Required task:
Rewrite the listing below as a numbered list, covering every line and leaving out the blank ones.
Supplied records start
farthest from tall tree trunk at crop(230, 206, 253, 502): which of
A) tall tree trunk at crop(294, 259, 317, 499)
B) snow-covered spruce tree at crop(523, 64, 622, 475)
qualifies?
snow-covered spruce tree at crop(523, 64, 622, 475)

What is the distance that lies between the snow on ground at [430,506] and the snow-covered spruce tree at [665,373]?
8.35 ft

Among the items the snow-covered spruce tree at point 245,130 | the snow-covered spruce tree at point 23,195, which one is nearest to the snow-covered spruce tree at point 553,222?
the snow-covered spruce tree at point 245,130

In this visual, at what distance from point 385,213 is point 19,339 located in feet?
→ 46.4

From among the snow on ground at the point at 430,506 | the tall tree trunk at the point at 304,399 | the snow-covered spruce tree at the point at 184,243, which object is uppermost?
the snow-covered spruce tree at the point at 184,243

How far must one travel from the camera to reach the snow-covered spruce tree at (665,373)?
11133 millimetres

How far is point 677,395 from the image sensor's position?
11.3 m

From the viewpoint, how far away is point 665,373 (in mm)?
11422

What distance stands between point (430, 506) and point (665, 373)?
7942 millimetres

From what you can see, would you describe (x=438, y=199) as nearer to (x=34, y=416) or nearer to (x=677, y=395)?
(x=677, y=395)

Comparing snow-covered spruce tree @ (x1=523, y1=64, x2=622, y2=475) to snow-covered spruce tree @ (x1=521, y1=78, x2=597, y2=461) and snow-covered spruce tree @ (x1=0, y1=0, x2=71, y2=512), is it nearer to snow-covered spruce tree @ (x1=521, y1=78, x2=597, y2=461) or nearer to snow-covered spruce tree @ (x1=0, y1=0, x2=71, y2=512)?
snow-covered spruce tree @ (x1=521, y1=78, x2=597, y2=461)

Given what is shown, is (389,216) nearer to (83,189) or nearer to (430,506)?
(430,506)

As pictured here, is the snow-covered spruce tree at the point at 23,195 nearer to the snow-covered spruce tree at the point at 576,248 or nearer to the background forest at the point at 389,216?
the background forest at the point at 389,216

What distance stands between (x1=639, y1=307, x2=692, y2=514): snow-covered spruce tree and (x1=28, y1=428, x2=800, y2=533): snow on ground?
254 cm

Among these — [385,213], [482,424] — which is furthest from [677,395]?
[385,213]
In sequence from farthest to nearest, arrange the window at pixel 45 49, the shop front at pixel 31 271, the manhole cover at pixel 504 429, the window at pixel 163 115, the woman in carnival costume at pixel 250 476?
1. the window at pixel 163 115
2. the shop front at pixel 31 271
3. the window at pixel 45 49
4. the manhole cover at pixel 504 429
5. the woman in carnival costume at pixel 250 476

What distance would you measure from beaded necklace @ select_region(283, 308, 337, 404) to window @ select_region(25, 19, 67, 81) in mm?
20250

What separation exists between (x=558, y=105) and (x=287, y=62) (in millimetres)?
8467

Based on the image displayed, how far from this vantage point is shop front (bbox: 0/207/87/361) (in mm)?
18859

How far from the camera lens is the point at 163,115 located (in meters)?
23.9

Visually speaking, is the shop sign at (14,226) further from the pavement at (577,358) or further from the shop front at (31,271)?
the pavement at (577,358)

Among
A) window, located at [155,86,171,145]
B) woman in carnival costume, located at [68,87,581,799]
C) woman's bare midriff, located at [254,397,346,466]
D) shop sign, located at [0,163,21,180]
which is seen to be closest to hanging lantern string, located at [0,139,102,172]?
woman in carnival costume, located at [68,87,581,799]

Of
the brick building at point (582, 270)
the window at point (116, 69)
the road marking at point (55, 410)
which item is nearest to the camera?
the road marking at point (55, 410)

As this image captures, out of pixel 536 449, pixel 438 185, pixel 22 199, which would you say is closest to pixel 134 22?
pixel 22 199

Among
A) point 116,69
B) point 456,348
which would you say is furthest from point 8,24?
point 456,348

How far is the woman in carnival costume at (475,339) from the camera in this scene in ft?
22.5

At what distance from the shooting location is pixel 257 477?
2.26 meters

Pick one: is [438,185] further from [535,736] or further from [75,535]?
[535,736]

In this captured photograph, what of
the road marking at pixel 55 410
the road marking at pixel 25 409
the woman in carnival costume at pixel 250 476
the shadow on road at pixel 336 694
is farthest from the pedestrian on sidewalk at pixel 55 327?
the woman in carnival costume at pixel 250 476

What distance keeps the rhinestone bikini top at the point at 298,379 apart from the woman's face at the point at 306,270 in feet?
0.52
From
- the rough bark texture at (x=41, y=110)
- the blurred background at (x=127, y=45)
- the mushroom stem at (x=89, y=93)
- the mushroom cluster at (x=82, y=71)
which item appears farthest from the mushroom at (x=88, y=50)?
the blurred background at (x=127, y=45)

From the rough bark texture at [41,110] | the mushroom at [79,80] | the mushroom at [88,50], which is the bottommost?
Supplied records end
Exercise output:
1. farthest from tall tree trunk at crop(230, 206, 253, 502): which of
2. A) tall tree trunk at crop(294, 259, 317, 499)
3. B) snow-covered spruce tree at crop(523, 64, 622, 475)
4. qualifies?
5. snow-covered spruce tree at crop(523, 64, 622, 475)
6. What is the distance that lies between the snow on ground at [430,506] and the snow-covered spruce tree at [665,373]?
7. 8.35 ft
8. Among the items the snow-covered spruce tree at point 245,130 | the snow-covered spruce tree at point 23,195, which one is nearest to the snow-covered spruce tree at point 553,222?
9. the snow-covered spruce tree at point 245,130
10. In this visual, at what distance from point 385,213 is point 19,339 located in feet?
11. → 46.4
12. From among the snow on ground at the point at 430,506 | the tall tree trunk at the point at 304,399 | the snow-covered spruce tree at the point at 184,243, which object is uppermost?
13. the snow-covered spruce tree at the point at 184,243
14. How far must one travel from the camera to reach the snow-covered spruce tree at (665,373)?
15. 11133 millimetres
16. How far is point 677,395 from the image sensor's position?
17. 11.3 m
18. From the viewpoint, how far away is point 665,373 (in mm)?
19. 11422
20. What distance stands between point (430, 506) and point (665, 373)?
21. 7942 millimetres
22. From what you can see, would you describe (x=438, y=199) as nearer to (x=34, y=416) or nearer to (x=677, y=395)?
23. (x=677, y=395)
24. Comparing snow-covered spruce tree @ (x1=523, y1=64, x2=622, y2=475) to snow-covered spruce tree @ (x1=521, y1=78, x2=597, y2=461) and snow-covered spruce tree @ (x1=0, y1=0, x2=71, y2=512), is it nearer to snow-covered spruce tree @ (x1=521, y1=78, x2=597, y2=461) or nearer to snow-covered spruce tree @ (x1=0, y1=0, x2=71, y2=512)?
25. snow-covered spruce tree @ (x1=521, y1=78, x2=597, y2=461)
26. Given what is shown, is (389,216) nearer to (83,189) or nearer to (430,506)?
27. (430,506)
28. As pictured here, is the snow-covered spruce tree at the point at 23,195 nearer to the snow-covered spruce tree at the point at 576,248 or nearer to the background forest at the point at 389,216?
29. the background forest at the point at 389,216
30. What distance stands between (x1=639, y1=307, x2=692, y2=514): snow-covered spruce tree and (x1=28, y1=428, x2=800, y2=533): snow on ground?
31. 254 cm
32. Among these — [385,213], [482,424] — which is furthest from [677,395]?
33. [385,213]
34. In sequence from farthest to nearest, arrange the window at pixel 45 49, the shop front at pixel 31 271, the manhole cover at pixel 504 429, the window at pixel 163 115, the woman in carnival costume at pixel 250 476?
35. 1. the window at pixel 163 115
36. 2. the shop front at pixel 31 271
37. 3. the window at pixel 45 49
38. 4. the manhole cover at pixel 504 429
39. 5. the woman in carnival costume at pixel 250 476
40. What distance would you measure from beaded necklace @ select_region(283, 308, 337, 404) to window @ select_region(25, 19, 67, 81) in mm?
41. 20250
42. What separation exists between (x=558, y=105) and (x=287, y=62) (in millimetres)?
43. 8467
44. Based on the image displayed, how far from this vantage point is shop front (bbox: 0/207/87/361) (in mm)?
45. 18859
46. How far from the camera lens is the point at 163,115 located (in meters)?
47. 23.9
48. Visually speaking, is the shop sign at (14,226) further from the pavement at (577,358) or further from the shop front at (31,271)?
49. the pavement at (577,358)
50. Among
51. A) window, located at [155,86,171,145]
52. B) woman in carnival costume, located at [68,87,581,799]
53. C) woman's bare midriff, located at [254,397,346,466]
54. D) shop sign, located at [0,163,21,180]
55. which is seen to be closest to hanging lantern string, located at [0,139,102,172]?
56. woman in carnival costume, located at [68,87,581,799]
57. Of
58. the brick building at point (582, 270)
59. the window at point (116, 69)
60. the road marking at point (55, 410)
61. which item is nearest to the camera?
62. the road marking at point (55, 410)
63. As this image captures, out of pixel 536 449, pixel 438 185, pixel 22 199, which would you say is closest to pixel 134 22?
64. pixel 22 199
65. Among
66. A) point 116,69
67. B) point 456,348
68. which would you say is furthest from point 8,24?
69. point 456,348
70. How far is the woman in carnival costume at (475,339) from the camera in this scene in ft?
71. 22.5
72. At what distance from the shooting location is pixel 257 477?
73. 2.26 meters
74. Pick one: is [438,185] further from [535,736] or further from [75,535]?
75. [535,736]
76. In this captured photograph, what of
77. the road marking at pixel 55 410
78. the road marking at pixel 25 409
79. the woman in carnival costume at pixel 250 476
80. the shadow on road at pixel 336 694
81. is farthest from the pedestrian on sidewalk at pixel 55 327?
82. the woman in carnival costume at pixel 250 476
83. What distance keeps the rhinestone bikini top at the point at 298,379 apart from the woman's face at the point at 306,270 in feet?
84. 0.52
85. From
86. - the rough bark texture at (x=41, y=110)
87. - the blurred background at (x=127, y=45)
88. - the mushroom stem at (x=89, y=93)
89. - the mushroom cluster at (x=82, y=71)
90. which item appears farthest from the mushroom at (x=88, y=50)?
91. the blurred background at (x=127, y=45)
92. From the rough bark texture at [41,110] | the mushroom at [79,80] | the mushroom at [88,50], which is the bottommost?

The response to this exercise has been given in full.